Department of Biostatistics, The University of Texas MD Anderson Cancer Center, Houston, TX 77030, USA.
Department of Lymphoma/Myeloma, The University of Texas MD Anderson Cancer Center, Houston, TX 77030, USA.
Bioinformatics. 2022 Sep 2;38(17):4252-4254. doi: 10.1093/bioinformatics/btac461.
In the era of big data, machine learning techniques are widely applied to every area in biomedical research including survival analysis. It is well recognized that censoring, which is a common missing issue in survival time data, hampers the direct usage of these machine learning techniques. Here, we present CondiS, a web toolkit with graphical user interface to help impute the survival times for censored observations and predict the survival times for future enrolled patients. CondiS imputes a censored survival time based on its distribution conditional on its observed part. When covariates are available, CondiS-X incorporates this information to further increase the imputation accuracy. Users can also upload data of newly enrolled patients and predict their survival times. As the first web-app tool with an imputation function for censored lifetime data, CondiS web can facilitate conducting survival analysis with machine learning approaches.

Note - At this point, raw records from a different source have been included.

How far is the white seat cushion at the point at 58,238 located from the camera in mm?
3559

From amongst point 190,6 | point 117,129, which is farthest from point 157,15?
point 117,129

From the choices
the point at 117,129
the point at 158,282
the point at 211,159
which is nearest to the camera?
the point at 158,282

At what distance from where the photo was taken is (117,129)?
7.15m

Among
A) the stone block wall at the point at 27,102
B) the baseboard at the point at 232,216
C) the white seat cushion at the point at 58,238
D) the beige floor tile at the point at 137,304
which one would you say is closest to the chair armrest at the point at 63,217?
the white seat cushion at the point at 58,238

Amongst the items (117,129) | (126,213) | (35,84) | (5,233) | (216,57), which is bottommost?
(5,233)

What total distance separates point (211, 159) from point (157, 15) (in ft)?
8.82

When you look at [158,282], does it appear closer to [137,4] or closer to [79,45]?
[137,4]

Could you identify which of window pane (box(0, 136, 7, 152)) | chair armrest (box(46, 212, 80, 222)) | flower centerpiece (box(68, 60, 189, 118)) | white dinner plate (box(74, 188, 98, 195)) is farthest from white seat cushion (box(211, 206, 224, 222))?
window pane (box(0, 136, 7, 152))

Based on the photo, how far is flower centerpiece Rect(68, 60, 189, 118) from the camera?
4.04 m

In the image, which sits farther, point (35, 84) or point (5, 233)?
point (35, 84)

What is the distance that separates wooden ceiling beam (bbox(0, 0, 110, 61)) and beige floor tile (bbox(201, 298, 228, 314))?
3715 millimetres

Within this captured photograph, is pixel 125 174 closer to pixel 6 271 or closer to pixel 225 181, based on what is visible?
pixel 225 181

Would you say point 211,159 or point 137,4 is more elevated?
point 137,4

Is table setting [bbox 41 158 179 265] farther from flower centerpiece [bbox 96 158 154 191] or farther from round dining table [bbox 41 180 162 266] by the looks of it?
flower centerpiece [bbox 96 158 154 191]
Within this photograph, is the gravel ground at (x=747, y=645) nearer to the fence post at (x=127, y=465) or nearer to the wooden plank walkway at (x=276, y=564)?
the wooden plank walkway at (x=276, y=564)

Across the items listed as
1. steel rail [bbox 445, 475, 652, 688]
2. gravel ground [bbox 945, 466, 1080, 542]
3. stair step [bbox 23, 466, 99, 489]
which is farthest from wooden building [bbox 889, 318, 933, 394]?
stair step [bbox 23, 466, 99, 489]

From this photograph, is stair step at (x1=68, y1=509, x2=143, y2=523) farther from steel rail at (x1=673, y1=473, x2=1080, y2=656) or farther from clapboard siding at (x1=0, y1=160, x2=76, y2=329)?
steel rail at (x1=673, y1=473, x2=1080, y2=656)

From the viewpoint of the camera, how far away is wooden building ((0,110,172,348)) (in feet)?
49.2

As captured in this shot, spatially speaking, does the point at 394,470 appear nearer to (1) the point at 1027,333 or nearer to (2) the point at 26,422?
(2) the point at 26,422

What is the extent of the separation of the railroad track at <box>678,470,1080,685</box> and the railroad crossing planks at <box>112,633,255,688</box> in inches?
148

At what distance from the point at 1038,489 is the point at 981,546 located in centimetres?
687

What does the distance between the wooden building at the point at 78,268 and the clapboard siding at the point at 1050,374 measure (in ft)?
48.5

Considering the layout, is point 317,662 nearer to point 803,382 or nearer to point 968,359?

CondiS is an open-source application implemented with Shiny in R, available free at: https://biostatistics.mdanderson.org/shinyapps/CondiS/.
Supplementary data are available at Bioinformatics online.
在大数据时代,机器学习技术被广泛应用于生物医学研究的各个领域,包括生存分析。众所周知,删失是生存时间数据中常见的缺失问题,这限制了这些机器学习技术的直接使用。在这里,我们提出了 CondiS,这是一个带有图形用户界面的网络工具包,用于帮助对删失观察值进行生存时间推断,并预测未来入组患者的生存时间。CondiS 根据其观察部分的分布条件推断删失的生存时间。当存在协变量时,CondiS-X 会纳入这些信息以进一步提高推断准确性。用户还可以上传新入组患者的数据并预测他们的生存时间。作为第一个具有删失寿命数据推断功能的网络应用程序工具,CondiS 网络可以方便地使用机器学习方法进行生存分析。
CondiS 是一个用 R 中的 Shiny 实现的开源应用程序,可免费在 https://biostatistics.mdanderson.org/shinyapps/CondiS/ 上获得。
补充数据可在生物信息学在线获得。